┌─ STORED DATA

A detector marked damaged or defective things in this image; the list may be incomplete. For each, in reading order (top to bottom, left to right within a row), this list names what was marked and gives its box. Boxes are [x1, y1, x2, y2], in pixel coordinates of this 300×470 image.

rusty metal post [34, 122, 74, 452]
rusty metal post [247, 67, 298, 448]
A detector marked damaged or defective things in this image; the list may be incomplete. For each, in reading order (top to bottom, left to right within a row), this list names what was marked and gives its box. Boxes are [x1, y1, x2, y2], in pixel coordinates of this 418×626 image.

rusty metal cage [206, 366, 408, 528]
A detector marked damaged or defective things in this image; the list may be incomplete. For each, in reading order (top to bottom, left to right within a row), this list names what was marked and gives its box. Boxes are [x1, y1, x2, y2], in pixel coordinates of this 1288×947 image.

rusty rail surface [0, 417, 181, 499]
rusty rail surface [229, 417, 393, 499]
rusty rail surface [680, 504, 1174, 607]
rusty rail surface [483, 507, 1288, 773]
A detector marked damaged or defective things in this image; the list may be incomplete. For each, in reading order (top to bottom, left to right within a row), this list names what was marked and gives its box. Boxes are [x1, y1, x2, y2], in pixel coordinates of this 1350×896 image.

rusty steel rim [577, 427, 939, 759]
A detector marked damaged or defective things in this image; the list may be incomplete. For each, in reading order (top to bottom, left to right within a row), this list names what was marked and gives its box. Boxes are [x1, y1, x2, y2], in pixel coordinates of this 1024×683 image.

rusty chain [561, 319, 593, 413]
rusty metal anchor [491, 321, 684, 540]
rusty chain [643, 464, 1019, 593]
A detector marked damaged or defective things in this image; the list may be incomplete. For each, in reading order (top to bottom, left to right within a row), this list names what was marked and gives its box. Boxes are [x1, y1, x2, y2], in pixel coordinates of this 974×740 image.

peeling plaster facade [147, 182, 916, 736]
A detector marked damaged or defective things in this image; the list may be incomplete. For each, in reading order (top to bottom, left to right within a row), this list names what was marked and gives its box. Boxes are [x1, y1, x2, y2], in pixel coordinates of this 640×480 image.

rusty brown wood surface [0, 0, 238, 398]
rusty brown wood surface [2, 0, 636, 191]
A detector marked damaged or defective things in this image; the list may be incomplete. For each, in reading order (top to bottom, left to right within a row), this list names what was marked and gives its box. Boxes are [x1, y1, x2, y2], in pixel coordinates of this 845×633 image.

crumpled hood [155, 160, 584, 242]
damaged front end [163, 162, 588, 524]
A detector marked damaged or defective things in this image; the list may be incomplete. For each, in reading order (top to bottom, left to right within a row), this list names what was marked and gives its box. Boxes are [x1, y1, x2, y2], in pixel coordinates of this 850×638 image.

└─

All of the records need to be returned exactly as they are.

A detector marked damaged or defective things in this image; the list may be incomplete. For each, in reading order (top to bottom, left to right within a row), this list names what was marked and gives its box. Boxes are [x1, y1, x2, y2], in pixel coordinates of this 300×470 image.

rusty metal post [34, 122, 74, 452]
rusty metal post [247, 67, 298, 448]
A detector marked damaged or defective things in this image; the list may be incomplete. For each, in reading order (top to bottom, left to right within a row), this list names what was marked and gives its box. Boxes are [x1, y1, x2, y2], in pixel coordinates of this 418×626 image.

rusty metal cage [206, 366, 408, 528]
A detector marked damaged or defective things in this image; the list may be incomplete. For each, in reading order (top to bottom, left to right within a row), this list names what was marked and gives its box. Boxes are [x1, y1, x2, y2], in pixel coordinates of this 1288×947 image.

rusty rail surface [0, 417, 181, 499]
rusty rail surface [229, 417, 393, 499]
rusty rail surface [680, 504, 1174, 607]
rusty rail surface [483, 507, 1288, 773]
A detector marked damaged or defective things in this image; the list may be incomplete. For each, in reading order (top to bottom, left to right within a row), this list names what was marked and gives its box. Boxes are [x1, y1, x2, y2], in pixel coordinates of this 1350×896 image.

rusty steel rim [577, 427, 939, 759]
A detector marked damaged or defective things in this image; the list may be incomplete. For each, in reading order (top to bottom, left to right within a row), this list names what was marked and gives its box. Boxes are [x1, y1, x2, y2], in pixel coordinates of this 1024×683 image.

rusty chain [561, 319, 593, 413]
rusty metal anchor [491, 321, 684, 540]
rusty chain [643, 464, 1019, 593]
A detector marked damaged or defective things in this image; the list may be incomplete. For each, in reading order (top to bottom, left to right within a row), this list names what was marked and gives its box. Boxes are [x1, y1, x2, y2], in pixel coordinates of this 974×740 image.

peeling plaster facade [147, 182, 916, 736]
A detector marked damaged or defective things in this image; the list may be incomplete. For each, in reading order (top to bottom, left to right within a row), this list names what was marked and gives its box. Boxes are [x1, y1, x2, y2], in pixel coordinates of this 640×480 image.

rusty brown wood surface [0, 0, 238, 398]
rusty brown wood surface [2, 0, 636, 191]
A detector marked damaged or defective things in this image; the list may be incomplete. For each, in reading order (top to bottom, left to right within a row), this list names what was marked and gives its box. Boxes are [x1, y1, x2, y2], in pixel coordinates of this 845×633 image.

crumpled hood [155, 160, 584, 242]
damaged front end [163, 162, 588, 524]
A detector marked damaged or defective things in this image; the list may be incomplete. For each, in reading order (top to bottom, left to right within a row), this list names what was marked and gives its box. Boxes are [x1, y1, x2, y2], in pixel coordinates of this 850×638 image.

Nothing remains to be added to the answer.